A insuficiência da quantidade de lixeiras no bairro de Copacabana, na Zona Sul carioca, acabou gerando um protesto inusitado entre os moradores da localidade. O personal trainer, Bruno Rios, foi o idealizador da campanha e o primeiro a postar uma foto. Depois disso, os membros do Copacabana Alerta, um grupo do Facebook, estão publicando as selfies com o que denominaram de objetos raros. O objetivo das "Wastebasket Selfie ´s" é chamar a atenção dos responsáveis e tentar solucionar o problema.
Paulo Thomé, morador e presidente da AMADOFI (Associação de Moradores e Amigos das ruas Domingos Ferreira, Figueiredo Magalhães e Adjacências), é um dos que apoiadores da causa. Segundo ele, a falta das papeleiras se agravou em 2015 e foi alvo de debates acalorados entre a Associação de Moradores e de comerciantes juntamente com os representantes da COMLURB.

- [O QUE SE PEDE]
(a) No texto sobre a falta de lixeiras em Copacabana, quem foi o idealizador da campanha?
(b) Traduza para o inglês, por favor, esta frase do texto sobre a falta de lixeiras em Copacabana: "O personal trainer, Bruno Rios, foi o idealizador da campanha e o primeiro a postar uma foto."
(c) Apresente a continuação do texto sobre a falta de lixeiras em Copacabana, a partir da última frase.

- [REGISTROS FORNECIDOS]
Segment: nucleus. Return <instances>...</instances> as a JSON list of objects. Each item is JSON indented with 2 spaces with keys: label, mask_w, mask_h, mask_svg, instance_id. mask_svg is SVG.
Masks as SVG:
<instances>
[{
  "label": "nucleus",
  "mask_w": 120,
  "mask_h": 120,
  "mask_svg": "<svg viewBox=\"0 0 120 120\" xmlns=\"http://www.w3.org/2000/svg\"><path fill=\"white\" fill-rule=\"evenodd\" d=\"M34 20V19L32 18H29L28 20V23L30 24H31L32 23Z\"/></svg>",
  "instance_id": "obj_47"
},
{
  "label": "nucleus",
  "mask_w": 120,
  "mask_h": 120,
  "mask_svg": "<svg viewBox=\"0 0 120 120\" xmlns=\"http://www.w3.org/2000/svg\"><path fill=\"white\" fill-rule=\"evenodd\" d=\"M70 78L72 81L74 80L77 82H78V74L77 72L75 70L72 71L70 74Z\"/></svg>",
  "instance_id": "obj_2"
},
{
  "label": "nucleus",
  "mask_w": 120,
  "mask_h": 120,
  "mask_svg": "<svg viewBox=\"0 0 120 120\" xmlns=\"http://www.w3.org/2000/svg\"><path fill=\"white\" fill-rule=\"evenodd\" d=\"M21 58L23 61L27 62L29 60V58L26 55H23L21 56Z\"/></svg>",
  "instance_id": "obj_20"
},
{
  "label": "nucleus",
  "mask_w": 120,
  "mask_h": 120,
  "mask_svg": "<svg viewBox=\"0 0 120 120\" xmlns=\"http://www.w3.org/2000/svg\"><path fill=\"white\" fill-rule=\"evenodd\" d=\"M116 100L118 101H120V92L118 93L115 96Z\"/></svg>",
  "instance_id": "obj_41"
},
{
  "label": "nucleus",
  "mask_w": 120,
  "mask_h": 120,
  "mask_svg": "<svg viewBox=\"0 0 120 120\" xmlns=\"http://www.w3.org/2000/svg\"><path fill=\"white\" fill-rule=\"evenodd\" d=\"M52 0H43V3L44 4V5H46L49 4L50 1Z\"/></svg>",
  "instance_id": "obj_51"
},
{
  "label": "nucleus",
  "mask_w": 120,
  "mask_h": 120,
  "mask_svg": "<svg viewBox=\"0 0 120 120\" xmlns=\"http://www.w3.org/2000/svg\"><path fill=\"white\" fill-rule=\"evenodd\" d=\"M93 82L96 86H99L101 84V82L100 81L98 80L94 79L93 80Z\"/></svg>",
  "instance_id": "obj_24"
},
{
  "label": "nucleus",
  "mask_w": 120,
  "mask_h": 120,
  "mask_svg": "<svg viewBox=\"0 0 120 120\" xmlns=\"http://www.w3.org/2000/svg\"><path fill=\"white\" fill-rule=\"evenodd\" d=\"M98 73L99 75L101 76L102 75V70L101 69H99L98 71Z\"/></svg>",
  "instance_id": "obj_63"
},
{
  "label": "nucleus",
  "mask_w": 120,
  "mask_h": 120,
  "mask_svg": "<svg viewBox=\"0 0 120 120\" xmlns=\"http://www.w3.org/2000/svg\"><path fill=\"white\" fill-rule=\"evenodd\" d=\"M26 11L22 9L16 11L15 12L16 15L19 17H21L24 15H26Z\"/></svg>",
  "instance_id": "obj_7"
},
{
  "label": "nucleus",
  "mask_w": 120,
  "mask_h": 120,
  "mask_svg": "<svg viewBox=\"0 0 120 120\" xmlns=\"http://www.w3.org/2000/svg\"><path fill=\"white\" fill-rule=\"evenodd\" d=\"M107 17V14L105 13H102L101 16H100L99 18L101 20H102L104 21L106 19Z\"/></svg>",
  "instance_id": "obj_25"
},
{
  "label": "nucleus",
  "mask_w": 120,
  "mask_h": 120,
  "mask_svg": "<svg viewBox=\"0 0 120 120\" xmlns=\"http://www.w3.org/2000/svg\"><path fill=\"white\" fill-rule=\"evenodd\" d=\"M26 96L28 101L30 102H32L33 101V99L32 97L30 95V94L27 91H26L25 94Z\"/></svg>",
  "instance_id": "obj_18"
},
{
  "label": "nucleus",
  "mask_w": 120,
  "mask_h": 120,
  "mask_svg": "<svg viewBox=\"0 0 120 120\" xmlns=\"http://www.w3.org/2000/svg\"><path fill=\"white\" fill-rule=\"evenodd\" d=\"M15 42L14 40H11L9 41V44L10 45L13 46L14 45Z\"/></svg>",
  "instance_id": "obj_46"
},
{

- [OS RESULTADOS]
(a) O personal trainer Bruno Rios.

(b) The personal trainer, Bruno Rios, came up with the campaign and was the first to post a photo.

(c)
Paulo também conta que, em diversas reuniões do Conselho de Segurança de Copacabana e do Leme, os envolvidos sempre cobraram uma providência dos órgãos responsáveis, até que no ano de 2017 houve reposição. Contudo, foram observados alguns aspectos negativos quanto à recolocação dos objetos.
"Na época, muitas tinham defeitos graves de fabricação. Ao serem retiradas para o esvaziamento apresentavam problemas na recolocação. Muitas vezes, não fechavam mais e eram recolhidas sem reposição. Nunca mais, os números foram suficientes. Todavia, há sempre as duplas de fiscalização com o intuito de multar os mais desligados por sujarem as ruas. Eu, por exemplo, já presenciei pessoas que realmente cometem atos absurdos, mas sempre há as exceções. Vale lembrar que, após a implementação da lei que multa aqueles que sujam as vias públicas, a própria COMLURB foi a primeira a ser notificada", destacou o presidente da AMADOFI.
"Lixeira Go"
Para muitos moradores, as papeleiras viraram utensílios tão escassos que podem ser comparadas aos "Pokémons" caçados no famoso jogo on-line. A constatação rendeu até a criação de um meme sobre o assunto.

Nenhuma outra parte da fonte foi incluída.